Part of the defence argument was as follows (and I quote the article directly):
However, the foreman should not have disclosed the approach taken to the evidence by other jurors, [said Lord Pill].
[He] added that the “robust and highly valued” jury system depended on the open and frank expression of views between 12 people in the secrecy of the jury room, without fear that a juror’s possibly unpopular opinions might become known to his or her friends and neighbours or the public at large.
The defendants had argued that contempt proceedings could not be justified in the light of article 10 of the European Convention on Human Rights, which guarantees the right to freedom of expression subject to exceptions such as the need to maintain the authority and impartiality of the judiciary.
In addition, the defence argued it was essential that the press had a wide right to tell the public what happened in court proceedings.
Two arguments, then: (a) the right to freedom of expression and (b) the ‘right’ of the press to tell the public…
Clearly, the judges believe that others involved in the process also have a right to be protected.

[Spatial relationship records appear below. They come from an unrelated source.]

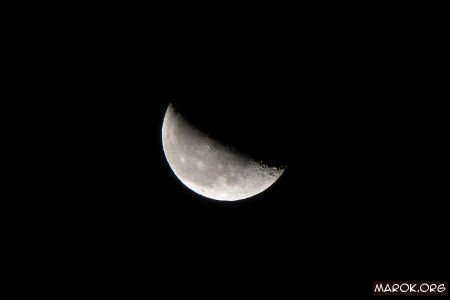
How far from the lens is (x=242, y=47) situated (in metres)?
2.44

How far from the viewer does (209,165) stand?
2762 mm

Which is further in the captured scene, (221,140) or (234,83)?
(221,140)

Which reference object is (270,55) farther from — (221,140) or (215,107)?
(221,140)

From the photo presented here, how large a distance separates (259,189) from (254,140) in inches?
28.0

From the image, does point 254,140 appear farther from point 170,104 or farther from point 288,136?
point 170,104

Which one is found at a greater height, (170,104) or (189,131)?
(170,104)

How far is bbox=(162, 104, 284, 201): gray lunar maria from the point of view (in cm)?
269

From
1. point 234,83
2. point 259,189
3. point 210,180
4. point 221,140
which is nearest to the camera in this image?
point 234,83

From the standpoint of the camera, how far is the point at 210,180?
2.83 meters

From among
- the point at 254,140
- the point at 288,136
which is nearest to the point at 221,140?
the point at 254,140

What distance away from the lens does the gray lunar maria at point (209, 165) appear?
2.69 m

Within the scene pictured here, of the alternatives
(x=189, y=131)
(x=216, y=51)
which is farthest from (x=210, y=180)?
(x=216, y=51)

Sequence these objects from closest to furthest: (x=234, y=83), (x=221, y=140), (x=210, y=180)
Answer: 1. (x=234, y=83)
2. (x=221, y=140)
3. (x=210, y=180)

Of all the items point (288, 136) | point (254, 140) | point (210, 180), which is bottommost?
point (210, 180)
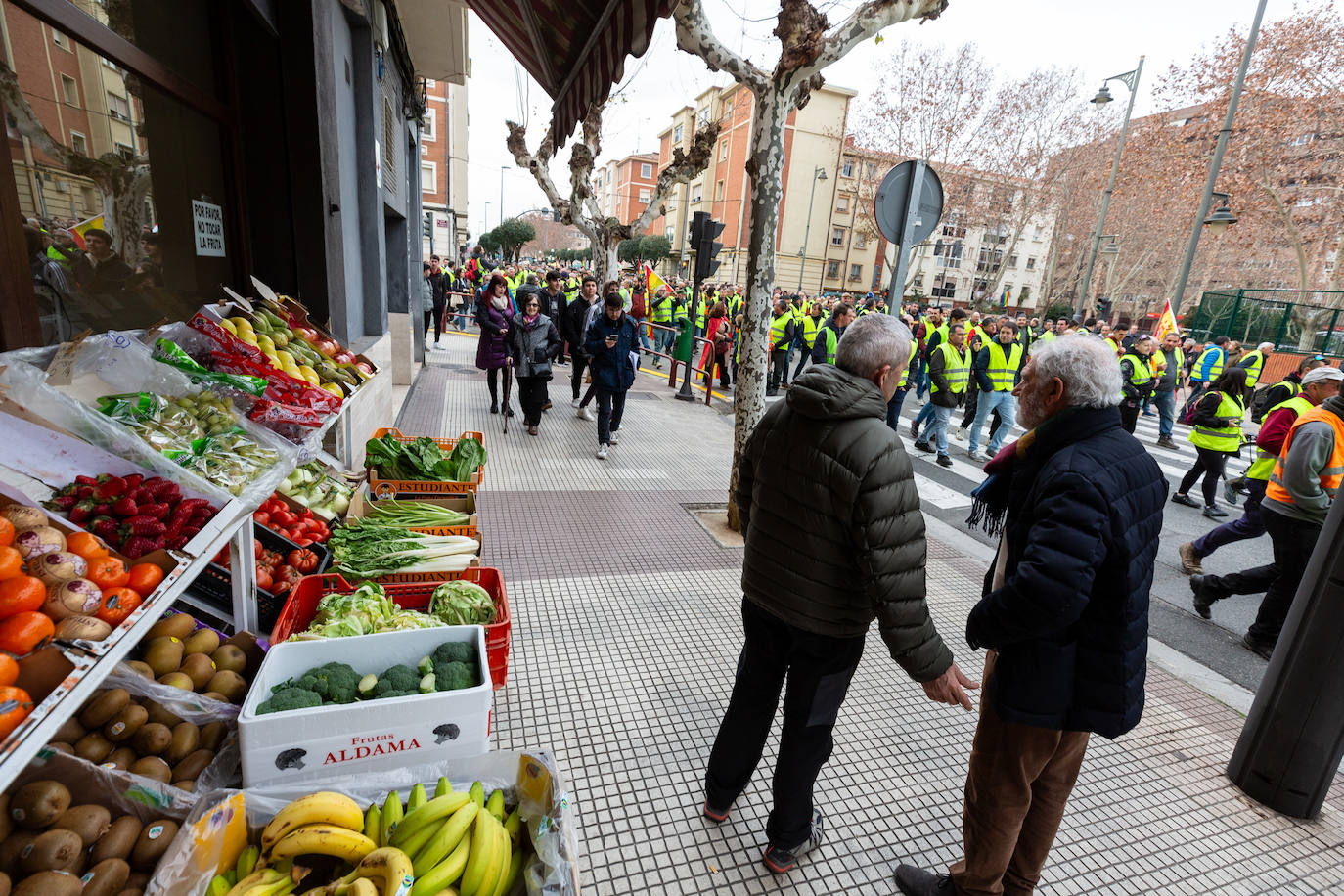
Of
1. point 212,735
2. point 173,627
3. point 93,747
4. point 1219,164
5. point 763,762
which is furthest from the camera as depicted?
point 1219,164

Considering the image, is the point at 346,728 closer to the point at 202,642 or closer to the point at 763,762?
the point at 202,642

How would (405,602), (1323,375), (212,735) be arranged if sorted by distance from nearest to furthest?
(212,735) < (405,602) < (1323,375)

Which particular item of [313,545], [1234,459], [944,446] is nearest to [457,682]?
[313,545]

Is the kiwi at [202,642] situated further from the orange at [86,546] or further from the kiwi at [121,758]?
the orange at [86,546]

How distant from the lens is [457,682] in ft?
7.20

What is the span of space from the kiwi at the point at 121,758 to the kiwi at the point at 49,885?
13.5 inches

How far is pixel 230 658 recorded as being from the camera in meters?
2.29

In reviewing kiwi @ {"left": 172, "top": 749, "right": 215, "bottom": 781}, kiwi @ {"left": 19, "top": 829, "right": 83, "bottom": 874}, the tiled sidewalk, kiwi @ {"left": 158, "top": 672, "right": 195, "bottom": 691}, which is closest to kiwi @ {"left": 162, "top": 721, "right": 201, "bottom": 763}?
kiwi @ {"left": 172, "top": 749, "right": 215, "bottom": 781}

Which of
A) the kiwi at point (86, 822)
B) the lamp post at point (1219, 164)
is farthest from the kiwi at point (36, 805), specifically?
the lamp post at point (1219, 164)

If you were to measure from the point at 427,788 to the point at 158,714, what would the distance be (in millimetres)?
887

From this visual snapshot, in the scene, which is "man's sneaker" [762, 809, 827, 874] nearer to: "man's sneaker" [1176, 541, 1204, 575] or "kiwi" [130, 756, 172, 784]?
"kiwi" [130, 756, 172, 784]

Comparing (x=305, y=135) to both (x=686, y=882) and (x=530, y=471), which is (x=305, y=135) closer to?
(x=530, y=471)

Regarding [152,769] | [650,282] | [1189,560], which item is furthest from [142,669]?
[650,282]

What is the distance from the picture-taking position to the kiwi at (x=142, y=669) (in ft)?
6.42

They further seem to believe that the press does not have an unlimited ‘right’ to tell the public whatever it likes. Transparency does not mean total exposure. The cost of such breaches of trust (against jurors who need to deliberate within the security of being able to express views and, possibly, change their mind) might well be that jurors will not articulate what is on their mind – even if that expression might possibly prove vital to the deliberation – for fear that confidentiality will not be protected.
The question here is (again) about unintended consequences of an erosion of trust, exposed by, but also promoted by the behaviour of, the media.

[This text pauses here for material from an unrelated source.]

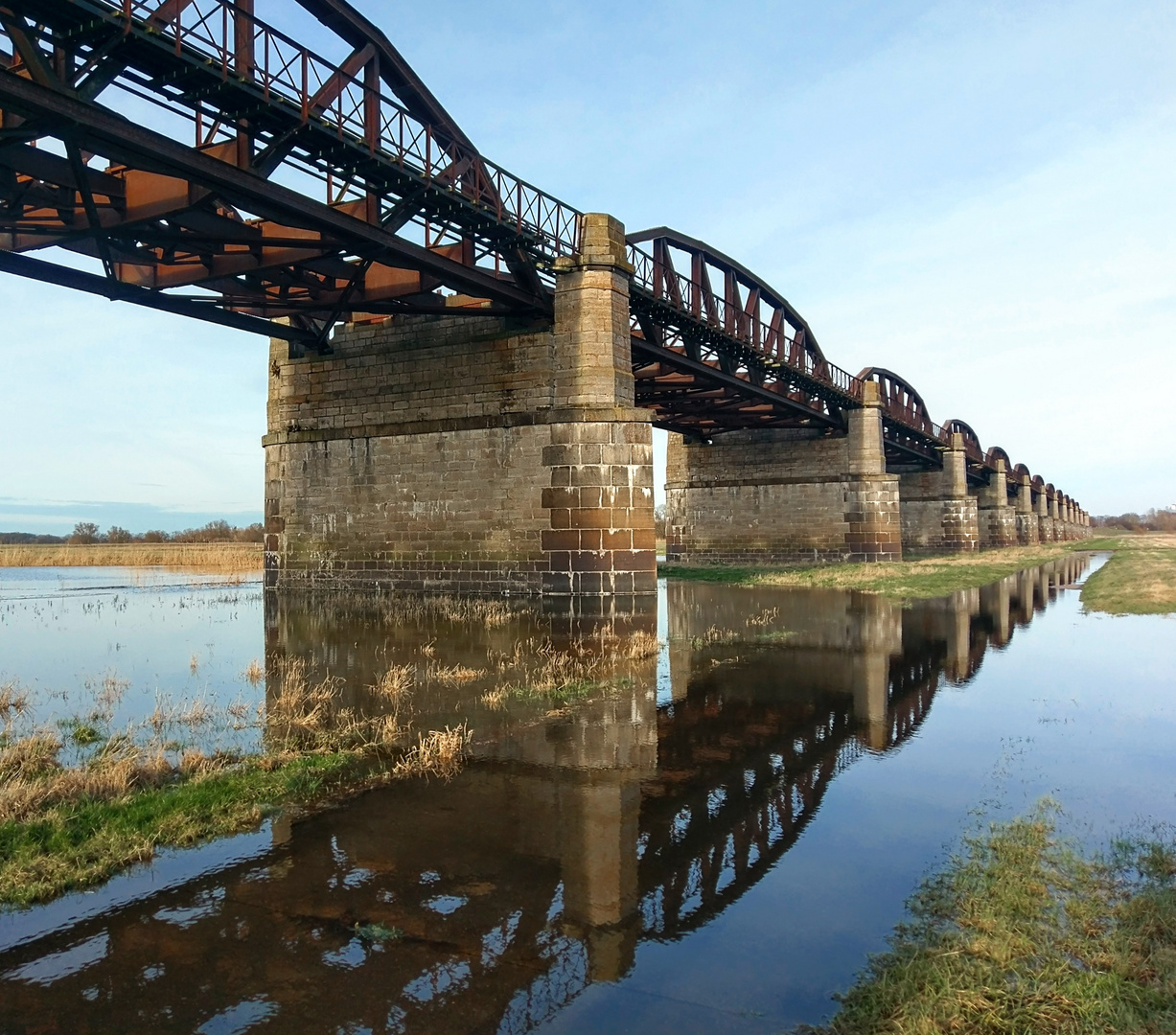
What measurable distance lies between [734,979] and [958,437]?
62.3 metres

This is a fine line and a contentious argument to open up. But the press are so influential in our culture that the question needs to be laboured for the good of our common life and the protection of ‘rights’ on all sides.
The Times was found guilty in this case while also having its argument treated fairly and the integrity of its decision (to publish) recognised. However, the fines that might have to be paid cannot repay the loss of trust and anguish of those who felt compromised by the decision to publish.
Whose rights trumps whose in a society that is in danger of losing any boundary between what is appropriately private and what is necessarily public?